- Problem details: Everything from the line containing "Which is the row" to the last line of the records must be returned verbatim; nothing else belongs in the output.

Dataset items:
* begin *

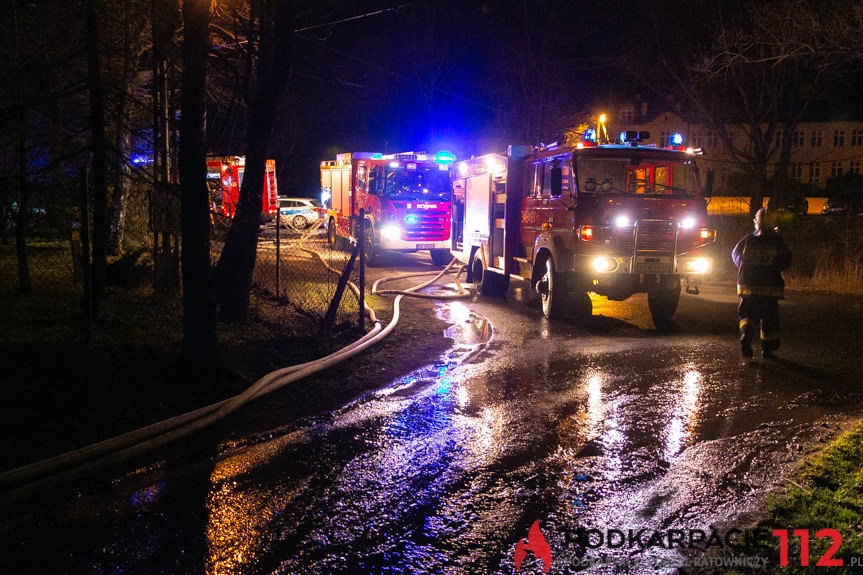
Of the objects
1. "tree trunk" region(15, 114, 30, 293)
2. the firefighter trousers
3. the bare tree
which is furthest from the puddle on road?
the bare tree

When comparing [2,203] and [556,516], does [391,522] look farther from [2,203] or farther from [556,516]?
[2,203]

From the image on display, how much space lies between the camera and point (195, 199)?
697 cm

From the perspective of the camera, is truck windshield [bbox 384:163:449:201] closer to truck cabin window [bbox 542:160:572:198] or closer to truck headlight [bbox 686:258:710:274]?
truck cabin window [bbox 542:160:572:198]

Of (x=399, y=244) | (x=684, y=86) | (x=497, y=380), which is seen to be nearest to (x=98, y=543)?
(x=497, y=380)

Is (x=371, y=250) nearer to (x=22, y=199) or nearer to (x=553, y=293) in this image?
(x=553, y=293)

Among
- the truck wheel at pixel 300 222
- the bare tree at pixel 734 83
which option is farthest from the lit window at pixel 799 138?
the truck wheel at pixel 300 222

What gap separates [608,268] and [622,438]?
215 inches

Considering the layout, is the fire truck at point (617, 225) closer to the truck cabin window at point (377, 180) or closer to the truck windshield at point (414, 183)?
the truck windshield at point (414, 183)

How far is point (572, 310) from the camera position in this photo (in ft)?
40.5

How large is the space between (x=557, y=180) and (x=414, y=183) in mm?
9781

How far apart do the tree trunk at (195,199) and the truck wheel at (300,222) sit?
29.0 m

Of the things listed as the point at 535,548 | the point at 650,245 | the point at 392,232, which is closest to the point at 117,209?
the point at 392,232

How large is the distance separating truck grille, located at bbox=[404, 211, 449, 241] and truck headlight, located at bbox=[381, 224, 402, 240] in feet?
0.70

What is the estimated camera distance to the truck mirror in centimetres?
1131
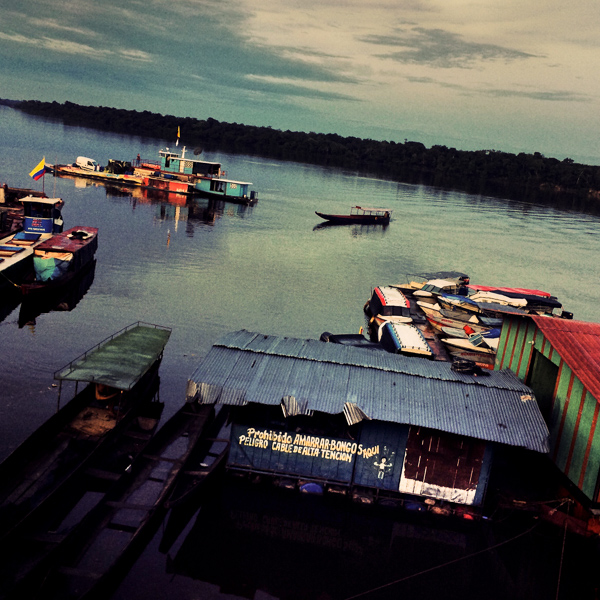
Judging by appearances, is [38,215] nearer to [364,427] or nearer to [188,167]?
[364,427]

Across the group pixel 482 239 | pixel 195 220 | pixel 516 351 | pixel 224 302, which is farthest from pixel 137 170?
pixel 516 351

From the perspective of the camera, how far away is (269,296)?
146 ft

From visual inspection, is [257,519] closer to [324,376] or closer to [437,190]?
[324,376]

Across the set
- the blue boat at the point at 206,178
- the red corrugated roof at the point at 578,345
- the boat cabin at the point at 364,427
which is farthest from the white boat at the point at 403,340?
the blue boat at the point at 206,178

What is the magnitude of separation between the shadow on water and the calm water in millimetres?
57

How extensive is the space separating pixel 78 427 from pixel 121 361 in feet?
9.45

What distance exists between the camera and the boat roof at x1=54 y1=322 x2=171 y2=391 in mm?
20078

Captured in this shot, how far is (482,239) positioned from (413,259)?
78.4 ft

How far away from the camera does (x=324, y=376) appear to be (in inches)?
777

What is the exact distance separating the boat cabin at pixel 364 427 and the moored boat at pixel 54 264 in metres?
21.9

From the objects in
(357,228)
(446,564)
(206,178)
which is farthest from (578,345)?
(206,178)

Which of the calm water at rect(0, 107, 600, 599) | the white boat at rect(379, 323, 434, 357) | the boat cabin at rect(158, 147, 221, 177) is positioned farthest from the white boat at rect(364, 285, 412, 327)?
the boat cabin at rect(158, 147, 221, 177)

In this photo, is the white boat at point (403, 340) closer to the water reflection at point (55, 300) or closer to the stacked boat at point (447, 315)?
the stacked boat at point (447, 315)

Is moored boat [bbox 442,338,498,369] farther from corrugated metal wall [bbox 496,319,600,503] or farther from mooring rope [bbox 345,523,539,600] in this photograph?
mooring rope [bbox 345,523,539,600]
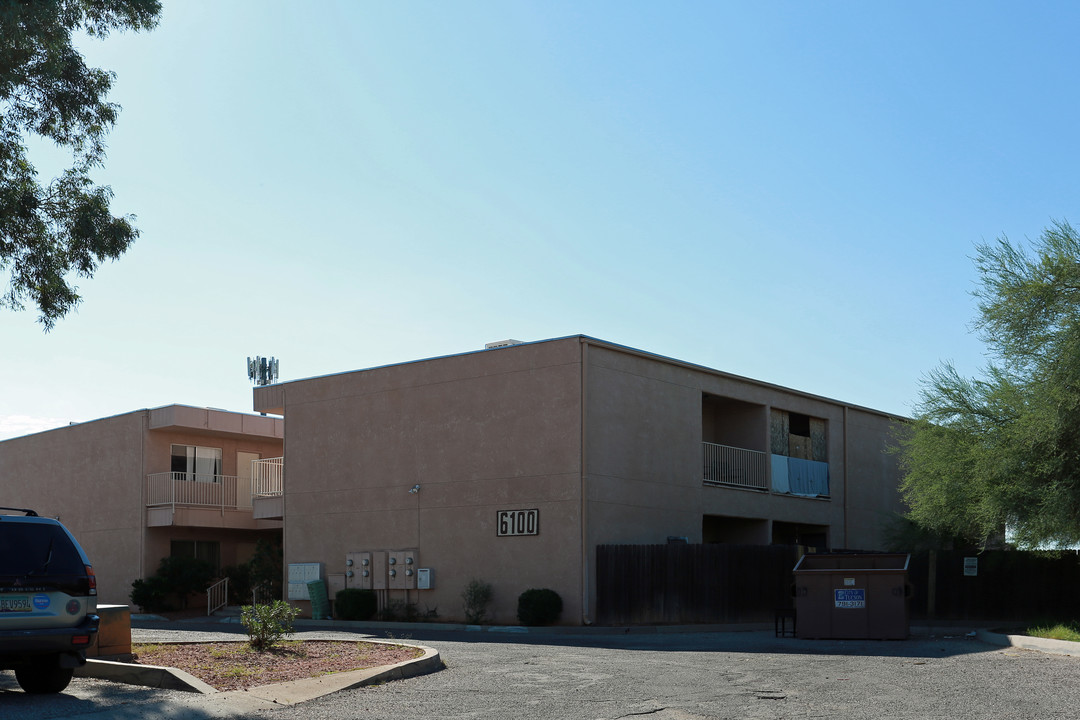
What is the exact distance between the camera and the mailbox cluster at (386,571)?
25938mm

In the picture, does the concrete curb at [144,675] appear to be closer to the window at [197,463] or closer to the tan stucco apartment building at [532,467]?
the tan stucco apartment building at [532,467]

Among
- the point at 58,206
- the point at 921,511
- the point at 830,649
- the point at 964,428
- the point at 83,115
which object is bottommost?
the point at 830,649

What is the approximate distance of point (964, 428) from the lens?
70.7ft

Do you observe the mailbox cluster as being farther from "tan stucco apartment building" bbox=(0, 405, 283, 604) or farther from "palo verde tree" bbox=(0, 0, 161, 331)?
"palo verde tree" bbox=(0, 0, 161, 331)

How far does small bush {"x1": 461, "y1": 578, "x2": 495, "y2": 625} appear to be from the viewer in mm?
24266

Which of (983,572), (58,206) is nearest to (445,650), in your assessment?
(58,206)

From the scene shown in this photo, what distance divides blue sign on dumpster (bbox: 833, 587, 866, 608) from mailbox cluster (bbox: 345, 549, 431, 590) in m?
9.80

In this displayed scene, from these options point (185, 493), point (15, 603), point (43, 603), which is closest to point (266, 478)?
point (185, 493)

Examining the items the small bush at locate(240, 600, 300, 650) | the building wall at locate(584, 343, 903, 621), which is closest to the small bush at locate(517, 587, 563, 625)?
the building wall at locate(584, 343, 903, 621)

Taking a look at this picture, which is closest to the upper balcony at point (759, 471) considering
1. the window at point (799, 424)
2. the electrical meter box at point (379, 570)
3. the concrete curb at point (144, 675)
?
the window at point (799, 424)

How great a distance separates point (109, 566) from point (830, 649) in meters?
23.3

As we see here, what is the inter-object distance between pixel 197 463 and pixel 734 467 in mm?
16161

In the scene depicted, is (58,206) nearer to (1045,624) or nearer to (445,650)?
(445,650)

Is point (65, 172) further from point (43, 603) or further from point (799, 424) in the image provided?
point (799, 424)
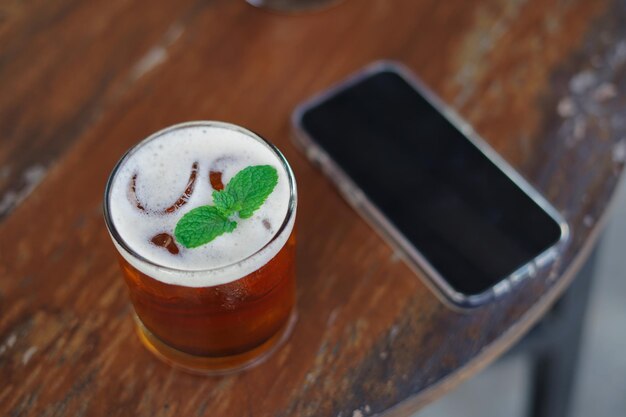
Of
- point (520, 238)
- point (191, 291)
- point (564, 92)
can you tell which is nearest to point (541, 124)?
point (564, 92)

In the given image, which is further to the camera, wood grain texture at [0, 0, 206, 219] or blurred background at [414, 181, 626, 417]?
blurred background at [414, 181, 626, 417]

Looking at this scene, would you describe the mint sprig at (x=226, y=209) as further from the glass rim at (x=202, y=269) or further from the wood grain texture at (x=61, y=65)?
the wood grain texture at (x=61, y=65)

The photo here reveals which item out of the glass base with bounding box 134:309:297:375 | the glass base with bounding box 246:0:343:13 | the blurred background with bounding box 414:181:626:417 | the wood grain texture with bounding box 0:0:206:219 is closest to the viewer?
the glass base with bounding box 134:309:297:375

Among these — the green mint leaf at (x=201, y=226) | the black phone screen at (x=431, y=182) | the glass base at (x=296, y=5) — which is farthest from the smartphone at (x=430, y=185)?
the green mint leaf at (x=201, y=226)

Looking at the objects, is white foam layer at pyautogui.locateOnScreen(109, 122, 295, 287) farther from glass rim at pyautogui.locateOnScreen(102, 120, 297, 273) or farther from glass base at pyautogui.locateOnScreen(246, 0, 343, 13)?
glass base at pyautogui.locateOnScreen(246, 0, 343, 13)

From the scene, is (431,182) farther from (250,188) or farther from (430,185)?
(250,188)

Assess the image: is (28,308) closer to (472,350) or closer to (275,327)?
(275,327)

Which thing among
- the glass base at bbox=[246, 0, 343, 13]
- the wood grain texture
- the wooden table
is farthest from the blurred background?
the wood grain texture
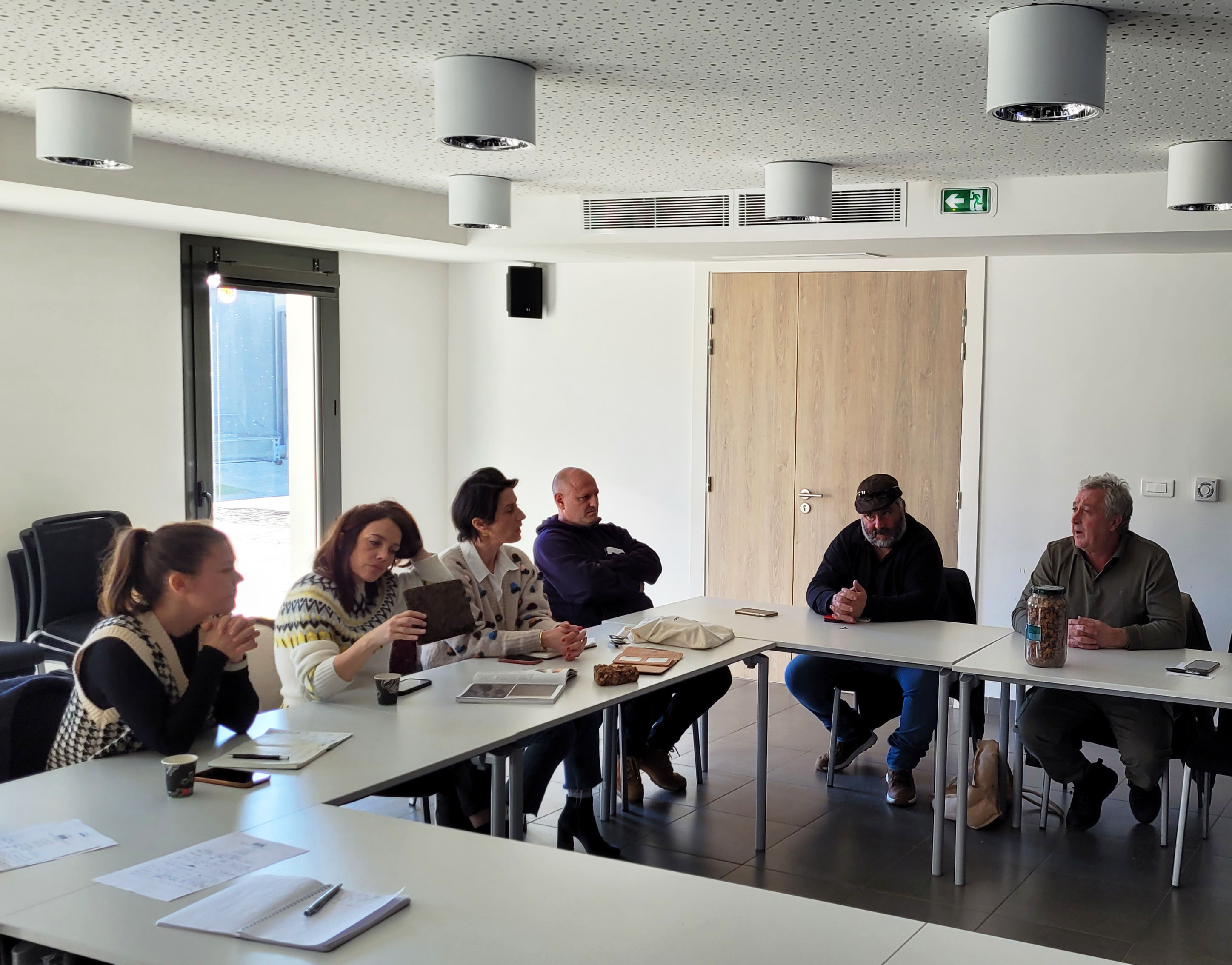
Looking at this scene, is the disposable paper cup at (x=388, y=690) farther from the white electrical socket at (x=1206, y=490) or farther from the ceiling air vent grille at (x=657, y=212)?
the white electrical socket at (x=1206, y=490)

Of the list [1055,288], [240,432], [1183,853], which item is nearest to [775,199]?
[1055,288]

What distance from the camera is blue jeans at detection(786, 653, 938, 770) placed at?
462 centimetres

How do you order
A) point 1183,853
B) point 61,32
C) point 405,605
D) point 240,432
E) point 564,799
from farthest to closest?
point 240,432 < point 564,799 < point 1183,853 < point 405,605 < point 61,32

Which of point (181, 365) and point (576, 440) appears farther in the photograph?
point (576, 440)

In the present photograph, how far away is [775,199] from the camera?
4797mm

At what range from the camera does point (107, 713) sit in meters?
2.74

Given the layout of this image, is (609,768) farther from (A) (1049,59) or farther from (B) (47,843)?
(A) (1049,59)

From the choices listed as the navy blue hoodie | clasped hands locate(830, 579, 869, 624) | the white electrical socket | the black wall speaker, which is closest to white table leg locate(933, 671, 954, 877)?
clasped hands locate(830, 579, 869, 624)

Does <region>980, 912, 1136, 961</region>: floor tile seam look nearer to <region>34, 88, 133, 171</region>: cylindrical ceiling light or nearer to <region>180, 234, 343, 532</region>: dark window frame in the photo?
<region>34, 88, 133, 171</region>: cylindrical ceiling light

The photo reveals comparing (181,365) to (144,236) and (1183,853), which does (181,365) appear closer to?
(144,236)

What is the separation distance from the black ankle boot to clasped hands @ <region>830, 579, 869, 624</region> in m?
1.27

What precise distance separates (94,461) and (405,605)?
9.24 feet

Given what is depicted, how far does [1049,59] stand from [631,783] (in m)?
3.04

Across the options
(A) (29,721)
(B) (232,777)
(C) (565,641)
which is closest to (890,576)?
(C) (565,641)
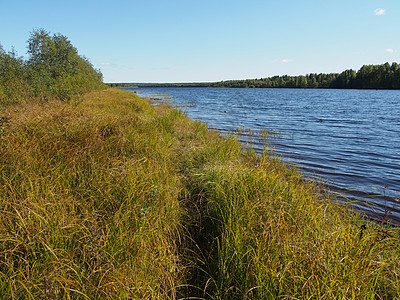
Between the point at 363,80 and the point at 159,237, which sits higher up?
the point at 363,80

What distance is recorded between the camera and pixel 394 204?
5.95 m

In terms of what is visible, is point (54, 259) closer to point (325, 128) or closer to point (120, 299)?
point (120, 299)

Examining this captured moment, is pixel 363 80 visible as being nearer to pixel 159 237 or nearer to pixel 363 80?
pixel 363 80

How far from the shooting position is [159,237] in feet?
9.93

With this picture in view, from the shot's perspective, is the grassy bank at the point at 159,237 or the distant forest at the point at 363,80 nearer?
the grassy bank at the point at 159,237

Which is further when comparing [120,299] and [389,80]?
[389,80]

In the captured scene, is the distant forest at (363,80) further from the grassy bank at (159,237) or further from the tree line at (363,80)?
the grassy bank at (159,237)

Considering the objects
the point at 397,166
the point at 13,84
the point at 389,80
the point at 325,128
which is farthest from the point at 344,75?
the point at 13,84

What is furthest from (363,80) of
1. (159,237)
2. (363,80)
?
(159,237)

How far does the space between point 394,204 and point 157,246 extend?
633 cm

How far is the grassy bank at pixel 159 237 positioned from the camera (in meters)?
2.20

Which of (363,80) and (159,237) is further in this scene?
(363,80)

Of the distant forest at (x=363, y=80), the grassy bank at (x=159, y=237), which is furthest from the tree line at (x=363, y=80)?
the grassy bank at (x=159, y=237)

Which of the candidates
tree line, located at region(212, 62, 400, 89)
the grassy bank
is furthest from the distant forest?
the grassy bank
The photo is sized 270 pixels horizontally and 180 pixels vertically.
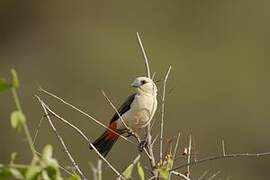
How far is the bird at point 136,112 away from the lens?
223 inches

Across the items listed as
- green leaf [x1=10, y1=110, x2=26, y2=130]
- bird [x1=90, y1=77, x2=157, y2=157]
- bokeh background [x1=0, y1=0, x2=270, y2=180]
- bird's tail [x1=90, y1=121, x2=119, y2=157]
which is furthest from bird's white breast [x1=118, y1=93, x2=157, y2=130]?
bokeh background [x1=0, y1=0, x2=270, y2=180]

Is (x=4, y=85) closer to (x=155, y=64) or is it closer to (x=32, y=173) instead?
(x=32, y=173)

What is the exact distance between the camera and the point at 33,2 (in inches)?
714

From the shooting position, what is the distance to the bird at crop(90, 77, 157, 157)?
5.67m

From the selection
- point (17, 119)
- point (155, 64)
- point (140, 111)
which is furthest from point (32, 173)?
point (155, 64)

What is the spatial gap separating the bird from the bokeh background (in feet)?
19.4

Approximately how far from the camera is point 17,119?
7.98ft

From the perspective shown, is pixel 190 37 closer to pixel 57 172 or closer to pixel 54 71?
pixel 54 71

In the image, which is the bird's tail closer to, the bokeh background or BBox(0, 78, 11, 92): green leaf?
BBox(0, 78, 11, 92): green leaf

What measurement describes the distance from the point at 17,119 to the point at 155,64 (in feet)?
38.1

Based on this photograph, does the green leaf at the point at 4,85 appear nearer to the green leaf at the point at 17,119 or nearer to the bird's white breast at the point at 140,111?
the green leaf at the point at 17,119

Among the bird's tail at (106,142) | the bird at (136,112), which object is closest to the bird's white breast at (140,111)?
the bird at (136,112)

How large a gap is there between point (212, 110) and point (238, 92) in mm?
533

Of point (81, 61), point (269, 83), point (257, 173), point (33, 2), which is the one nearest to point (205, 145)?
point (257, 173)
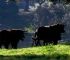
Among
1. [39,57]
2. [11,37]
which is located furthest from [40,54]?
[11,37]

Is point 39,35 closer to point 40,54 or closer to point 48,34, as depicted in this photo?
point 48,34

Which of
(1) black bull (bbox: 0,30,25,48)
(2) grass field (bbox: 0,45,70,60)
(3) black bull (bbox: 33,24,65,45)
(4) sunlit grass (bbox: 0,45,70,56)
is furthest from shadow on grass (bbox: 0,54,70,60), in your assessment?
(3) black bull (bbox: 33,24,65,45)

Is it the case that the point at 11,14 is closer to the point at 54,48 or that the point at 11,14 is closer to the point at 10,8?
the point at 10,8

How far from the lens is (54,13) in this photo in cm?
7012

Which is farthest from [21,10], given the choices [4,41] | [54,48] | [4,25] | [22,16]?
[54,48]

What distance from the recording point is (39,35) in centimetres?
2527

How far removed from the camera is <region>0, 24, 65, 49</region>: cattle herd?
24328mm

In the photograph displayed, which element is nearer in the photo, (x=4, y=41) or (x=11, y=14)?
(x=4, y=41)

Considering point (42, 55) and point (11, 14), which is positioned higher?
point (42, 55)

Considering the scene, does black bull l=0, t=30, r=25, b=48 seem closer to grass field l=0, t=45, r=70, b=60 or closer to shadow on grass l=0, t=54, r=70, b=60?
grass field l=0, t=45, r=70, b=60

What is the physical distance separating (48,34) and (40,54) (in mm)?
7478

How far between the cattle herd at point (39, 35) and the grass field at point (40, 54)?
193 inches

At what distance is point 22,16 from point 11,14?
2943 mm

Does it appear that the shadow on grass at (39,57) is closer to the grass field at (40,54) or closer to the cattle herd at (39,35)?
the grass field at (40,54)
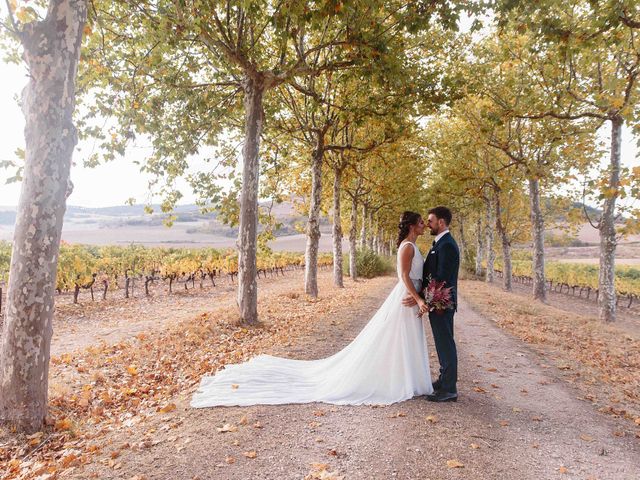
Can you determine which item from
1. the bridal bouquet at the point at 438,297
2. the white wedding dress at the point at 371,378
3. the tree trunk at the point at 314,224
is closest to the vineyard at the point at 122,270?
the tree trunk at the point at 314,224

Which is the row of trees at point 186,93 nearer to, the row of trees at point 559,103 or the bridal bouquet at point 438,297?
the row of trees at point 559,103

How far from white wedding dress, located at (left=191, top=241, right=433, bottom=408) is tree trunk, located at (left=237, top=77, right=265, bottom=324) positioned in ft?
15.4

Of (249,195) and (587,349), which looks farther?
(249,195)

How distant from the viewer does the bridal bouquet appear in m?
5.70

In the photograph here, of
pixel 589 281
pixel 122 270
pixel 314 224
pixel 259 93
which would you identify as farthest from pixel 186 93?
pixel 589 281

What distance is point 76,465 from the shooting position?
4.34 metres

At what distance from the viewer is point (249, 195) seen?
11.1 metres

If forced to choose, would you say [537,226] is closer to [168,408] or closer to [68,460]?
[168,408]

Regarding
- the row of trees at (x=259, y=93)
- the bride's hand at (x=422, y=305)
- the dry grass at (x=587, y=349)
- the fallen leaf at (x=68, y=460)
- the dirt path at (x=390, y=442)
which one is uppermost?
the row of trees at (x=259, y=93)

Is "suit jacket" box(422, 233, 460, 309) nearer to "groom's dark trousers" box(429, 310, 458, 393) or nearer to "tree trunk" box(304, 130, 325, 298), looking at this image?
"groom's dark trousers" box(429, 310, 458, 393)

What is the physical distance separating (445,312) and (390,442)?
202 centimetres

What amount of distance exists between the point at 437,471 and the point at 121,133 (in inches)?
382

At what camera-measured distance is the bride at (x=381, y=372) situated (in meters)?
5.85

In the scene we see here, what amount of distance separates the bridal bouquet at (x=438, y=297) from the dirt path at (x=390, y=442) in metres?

* end *

- Answer to the task:
Which is the row of trees at point 186,93 nearer to, the row of trees at point 559,103 or the bridal bouquet at point 438,297?
the row of trees at point 559,103

How far from white wedding dress, located at (left=191, top=241, right=433, bottom=408) is tree trunk, located at (left=237, top=77, right=265, bottom=324) positioned in ft?
15.4

Of (249,195) and (587,349), which looks farther?
(249,195)

How distant from the viewer does the bridal bouquet appear in m?
5.70

In the photograph here, of
pixel 589 281
pixel 122 270
pixel 314 224
pixel 259 93
which would you identify as farthest from pixel 186 93?
pixel 589 281

What distance is point 76,465 from the shooting position?
4.34 metres

At what distance from the viewer is point (249, 195) seen?
11.1 metres

If forced to choose, would you say [537,226] is closer to [168,408] or closer to [68,460]?
[168,408]

Regarding
- the row of trees at (x=259, y=93)
- the bride's hand at (x=422, y=305)
- the dry grass at (x=587, y=349)
- the fallen leaf at (x=68, y=460)
- the dirt path at (x=390, y=442)
which one is uppermost?
the row of trees at (x=259, y=93)

Is "suit jacket" box(422, 233, 460, 309) nearer to "groom's dark trousers" box(429, 310, 458, 393) or nearer to "tree trunk" box(304, 130, 325, 298), looking at this image?
"groom's dark trousers" box(429, 310, 458, 393)

What is the physical distance separating (445,312) and (390,442)?
202 centimetres

What amount of distance exists between the point at 437,471 and the point at 121,133 (in inches)?
382

At what camera-measured distance is the bride at (x=381, y=372) situated (in meters)?
5.85

In the scene we see here, what amount of distance separates the bridal bouquet at (x=438, y=297) from the dirt path at (x=390, y=442) in metres?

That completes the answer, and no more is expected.